- 課題一覧:
[1] ころ軸受についての文章にある「転動体20は両端からプロファイルが付けられている。」という一文を英語に訳してください。
[2] ころ軸受についての文章から、「図2】プロファイル付きの転動」で始まり「図8】従来設計と本発明の軸受試験寿命を比較した表である。」で終わる部分を一字一句変えずに抜き出して返してください。

- テキストブロック:

______________________________

図2】プロファイル付きの転動体を備えた従来の円筒ころ軸受システムの重荷重条件での従来技術の図である。
図3】円筒状のころ要素を備えた応力制御型ころ軸受システムの軽荷重条件での従来技術の図である。
図4】円筒状のころ要素を備えた応力制御型ころ軸受システムの重荷重条件での従来技術の図である。
図5】本発明の実施形態の最小荷重条件の図である。
図6】本発明の実施形態の、2つの極端な条件の間にある中間荷重条件の図である。
図7】本発明の実施形態の最大荷重条件の図である。
図8】従来設計と本発明の軸受試験寿命を比較した表である。
図9】従来設計と本発明の軸受システムの転動体と内側レースとの間の応力レベルの表である。
図10】従来設計と本発明の外側レースの接触応力レベルの表である。
図11】転動体が重荷重を受けたときの、従来設計と本発明のハウジングと外輪との間の界面における接触応力レベルの表である。
図12A】従来技術と本発明の転動体の構造と軸との配置での比較解析の図である。
図12B】従来技術と本発明の転動体の構造と軸との配置での比較解析の図である。
図12C】従来技術と本発明の転動体の構造と軸との配置での比較解析の図である。
図12D】従来技術と本発明の転動体の構造と軸との配置での比較解析の図である。
図12E】従来技術と本発明の転動体の構造と軸との配置での比較解析の図である。
図12F】従来技術と本発明の転動体の構造と軸との配置での比較解析の図である。
【発明を実施するための形態】
【0017】
従来技術としてころ軸受の既存の構造を論じる図1及び図2を参照する。
【0018】
図1及び2には、外輪12の内側に収容された転動体20を備える従来の軸受システム10が示されている。転動体20は両端からプロファイルが付けられている。前記転動体20は、外輪12と軸16との間に挟まれて、転動体20の外側転動面24は軸16の内側表面18に当たって回転する。転動体20の端部はプロファイル付きのため、転動体20の末端と外側の外輪12の内径との間に隙間14及び22が存在する。部分26及び「A」で示した領域は、転動体20の唯一の接触領域であり、外輪12及び軸16の外側表面とそれぞれ接触している。

______________________________

- 与えられた記録:
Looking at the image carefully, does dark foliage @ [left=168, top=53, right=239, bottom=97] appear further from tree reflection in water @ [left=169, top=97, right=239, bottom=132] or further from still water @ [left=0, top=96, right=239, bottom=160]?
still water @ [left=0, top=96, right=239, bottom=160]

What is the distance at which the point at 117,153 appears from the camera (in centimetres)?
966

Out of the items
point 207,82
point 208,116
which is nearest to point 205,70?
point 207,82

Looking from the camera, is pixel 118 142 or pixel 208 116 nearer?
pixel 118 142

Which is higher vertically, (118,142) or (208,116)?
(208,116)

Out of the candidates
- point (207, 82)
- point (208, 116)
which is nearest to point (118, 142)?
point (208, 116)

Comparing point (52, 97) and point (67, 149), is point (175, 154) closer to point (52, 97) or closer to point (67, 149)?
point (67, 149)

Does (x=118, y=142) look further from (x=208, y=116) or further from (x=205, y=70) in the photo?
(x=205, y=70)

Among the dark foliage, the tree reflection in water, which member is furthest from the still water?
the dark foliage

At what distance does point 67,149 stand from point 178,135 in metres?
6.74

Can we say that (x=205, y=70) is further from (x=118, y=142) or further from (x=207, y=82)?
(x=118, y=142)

______________________________

- 演習結果:
[1] The rolling element 20 is profiled from both ends.

[2]
図2】プロファイル付きの転動体を備えた従来の円筒ころ軸受システムの重荷重条件での従来技術の図である。
図3】円筒状のころ要素を備えた応力制御型ころ軸受システムの軽荷重条件での従来技術の図である。
図4】円筒状のころ要素を備えた応力制御型ころ軸受システムの重荷重条件での従来技術の図である。
図5】本発明の実施形態の最小荷重条件の図である。
図6】本発明の実施形態の、2つの極端な条件の間にある中間荷重条件の図である。
図7】本発明の実施形態の最大荷重条件の図である。
図8】従来設計と本発明の軸受試験寿命を比較した表である。